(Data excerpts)
___

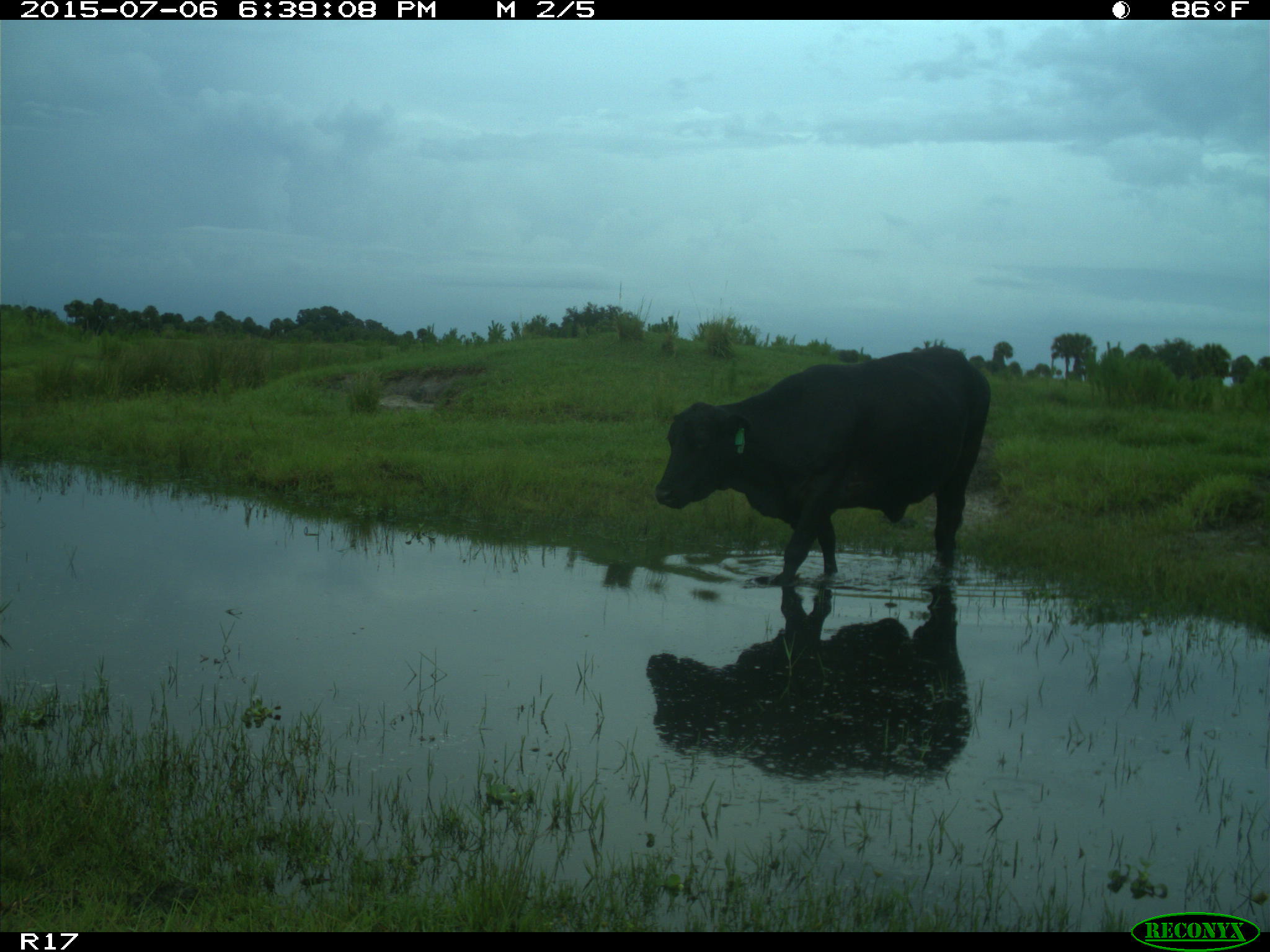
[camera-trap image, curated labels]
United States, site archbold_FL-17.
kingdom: Animalia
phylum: Chordata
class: Mammalia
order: Artiodactyla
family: Bovidae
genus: Bos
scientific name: Bos taurus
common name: domestic cow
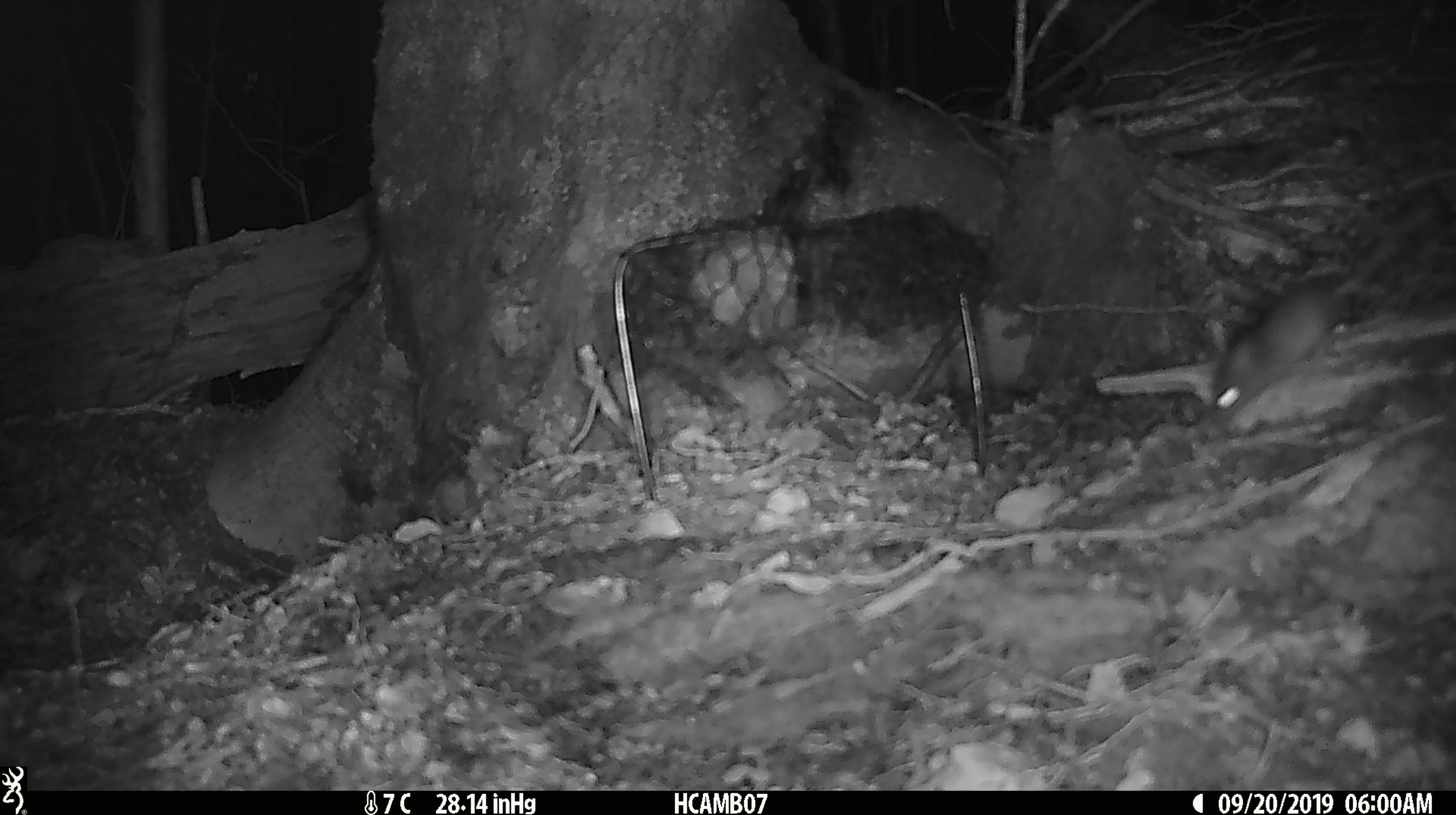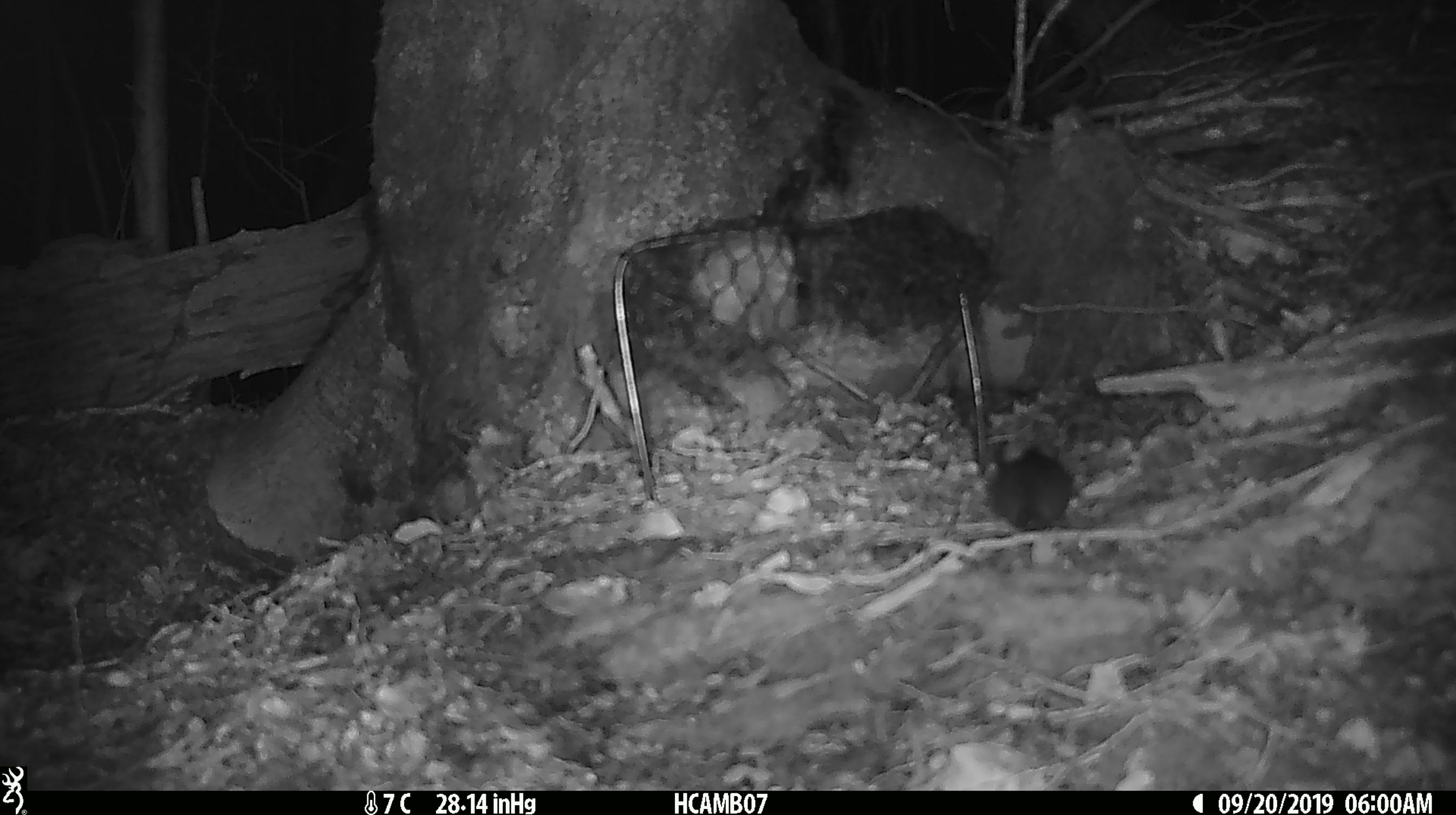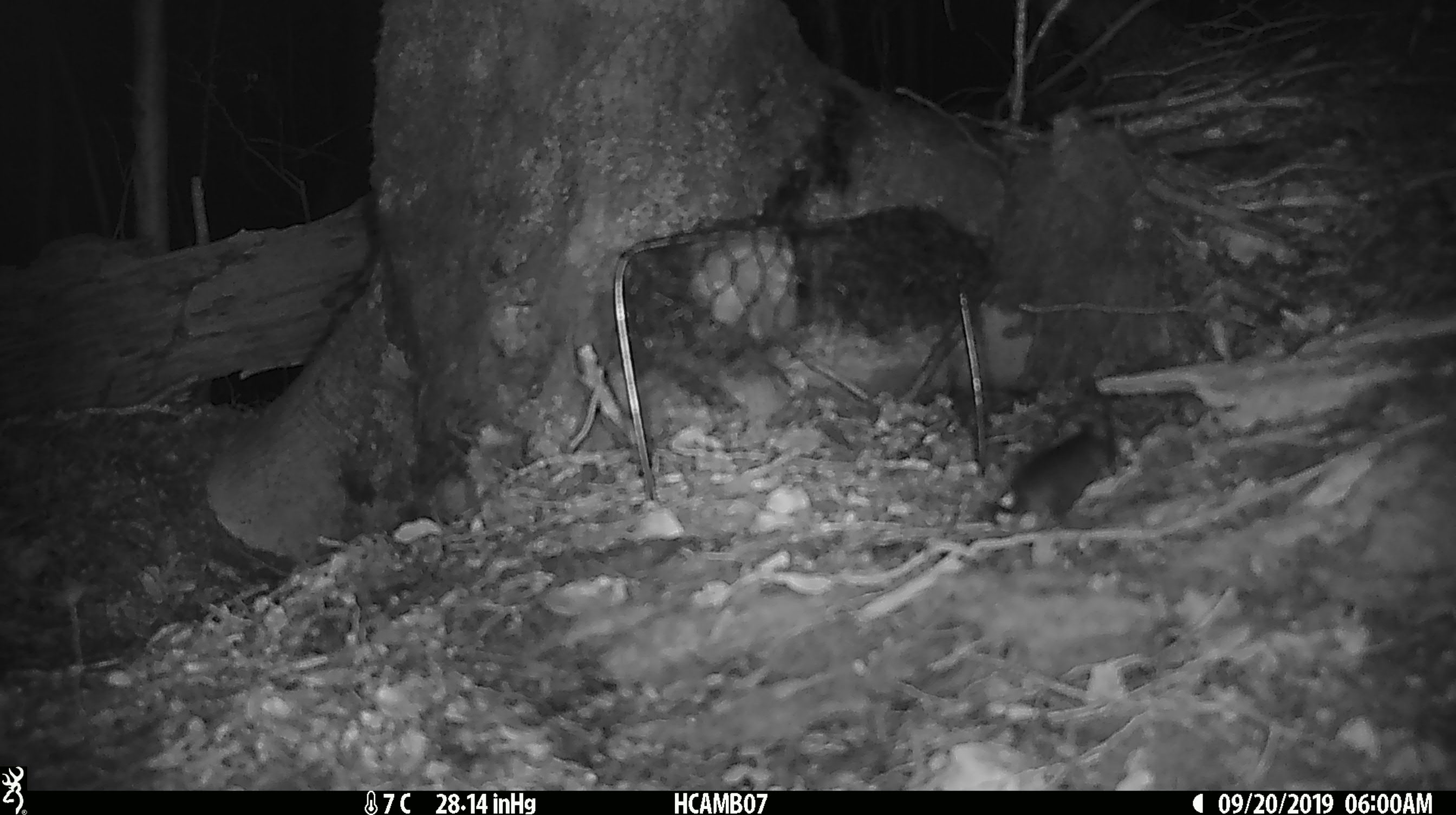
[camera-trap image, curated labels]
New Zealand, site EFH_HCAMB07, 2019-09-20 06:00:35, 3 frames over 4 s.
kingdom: Animalia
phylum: Chordata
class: Mammalia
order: Rodentia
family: Muridae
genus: Mus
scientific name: Mus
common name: mouse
Mouse (Mus).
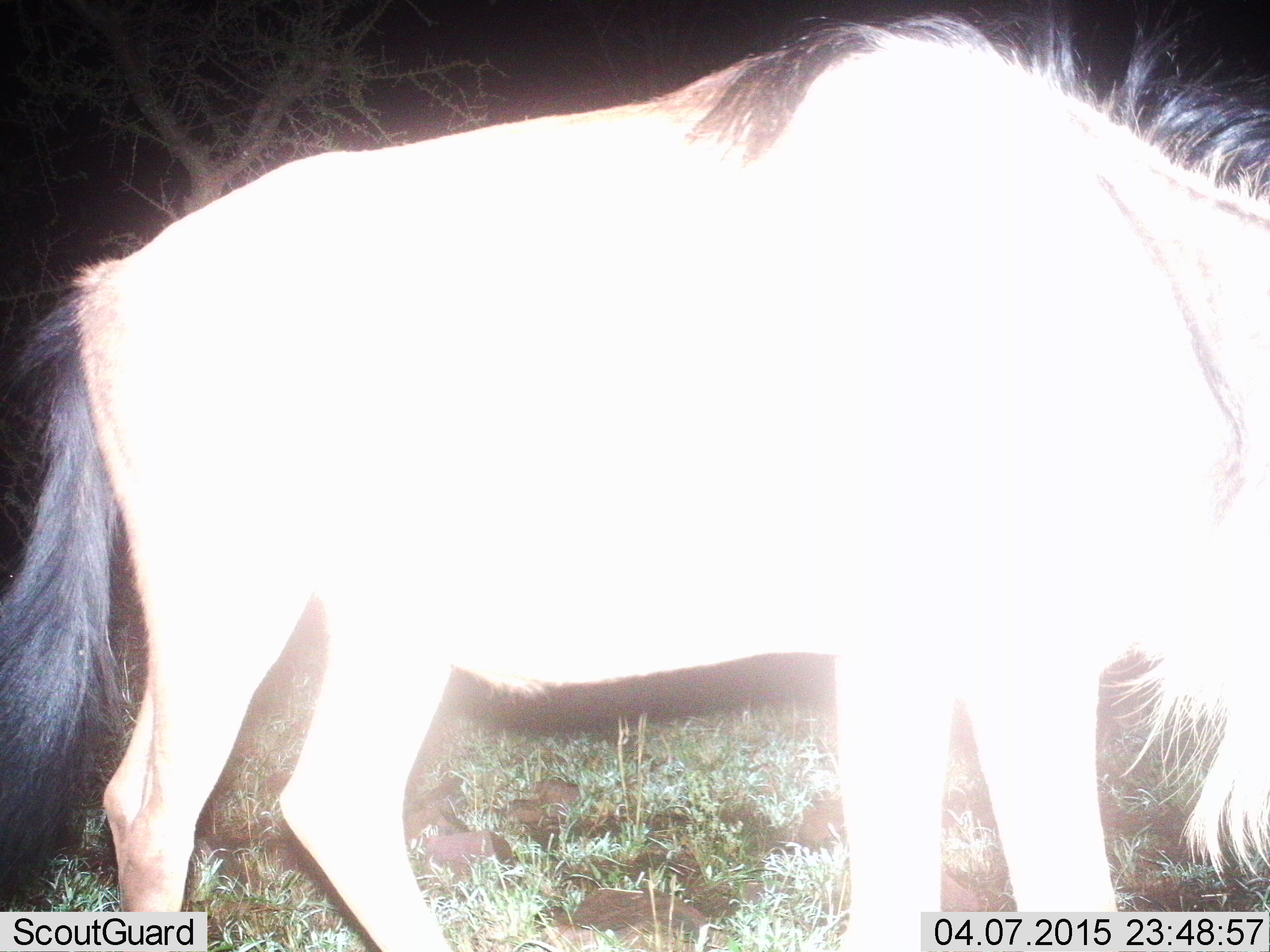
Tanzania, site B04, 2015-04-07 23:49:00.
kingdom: Animalia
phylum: Chordata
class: Mammalia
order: Artiodactyla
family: Bovidae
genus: Connochaetes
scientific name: Connochaetes taurinus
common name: blue wildebeest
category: wildebeest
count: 1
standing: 80%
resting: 0%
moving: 0%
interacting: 0%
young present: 0%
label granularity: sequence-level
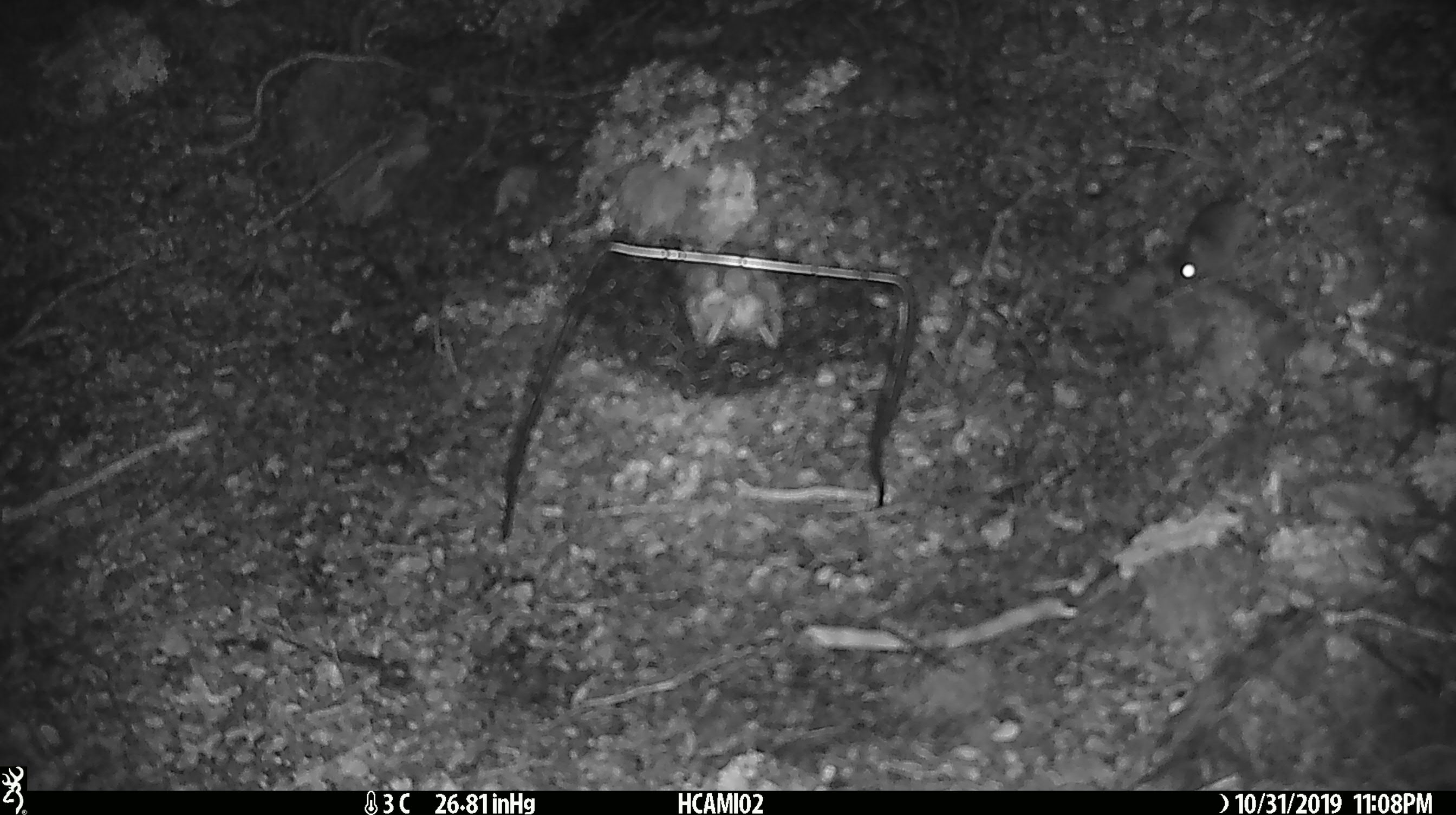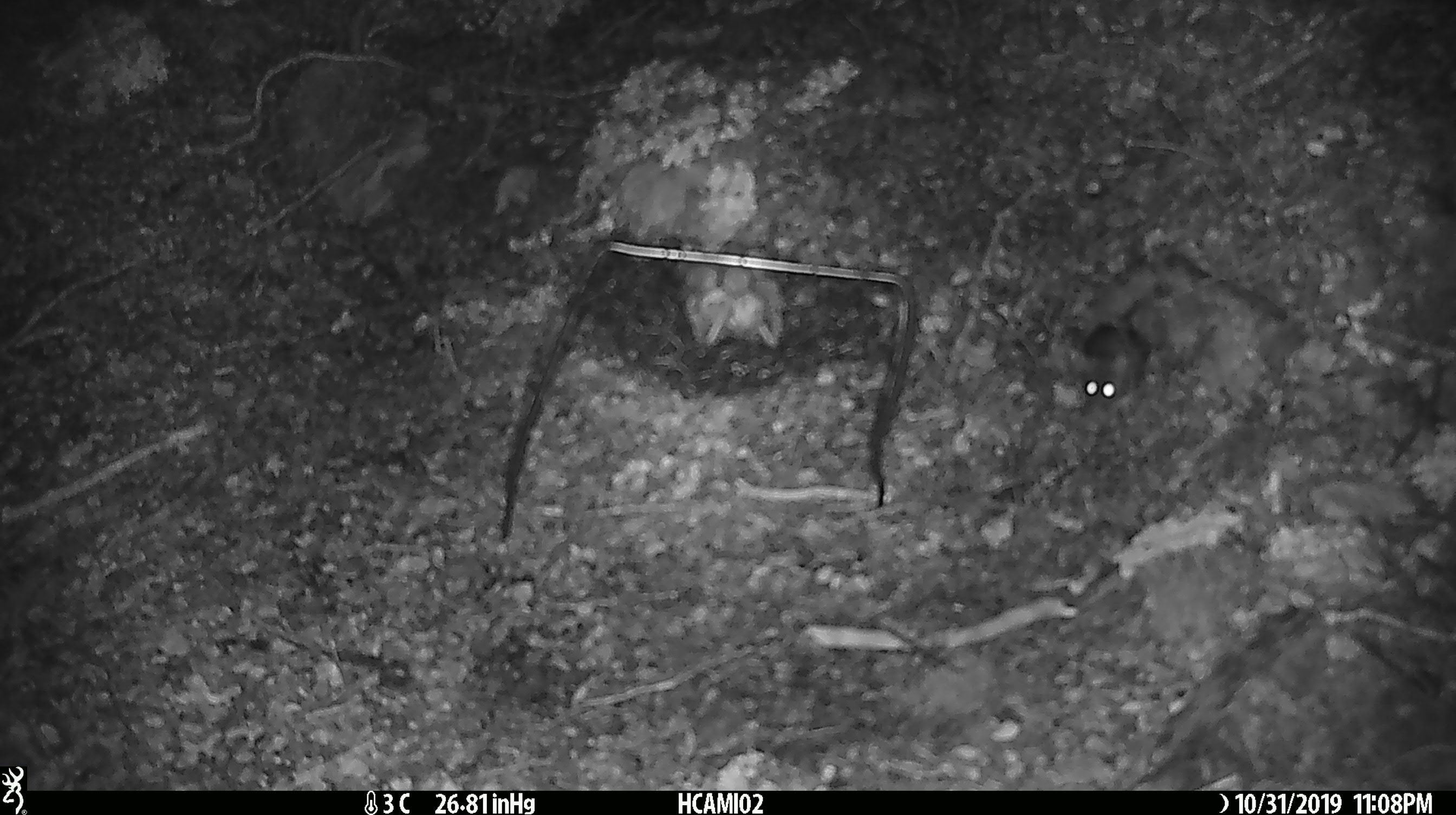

___

== DIRECTIONS ==
Whenever the string "site" occurs in a line of the entries above, copy that line.

== RESULT ==
United States, site archbold_FL-17.
New Zealand, site EFH_HCAMB07, 2019-09-20 06:00:35, 3 frames over 4 s.
Tanzania, site B04, 2015-04-07 23:49:00.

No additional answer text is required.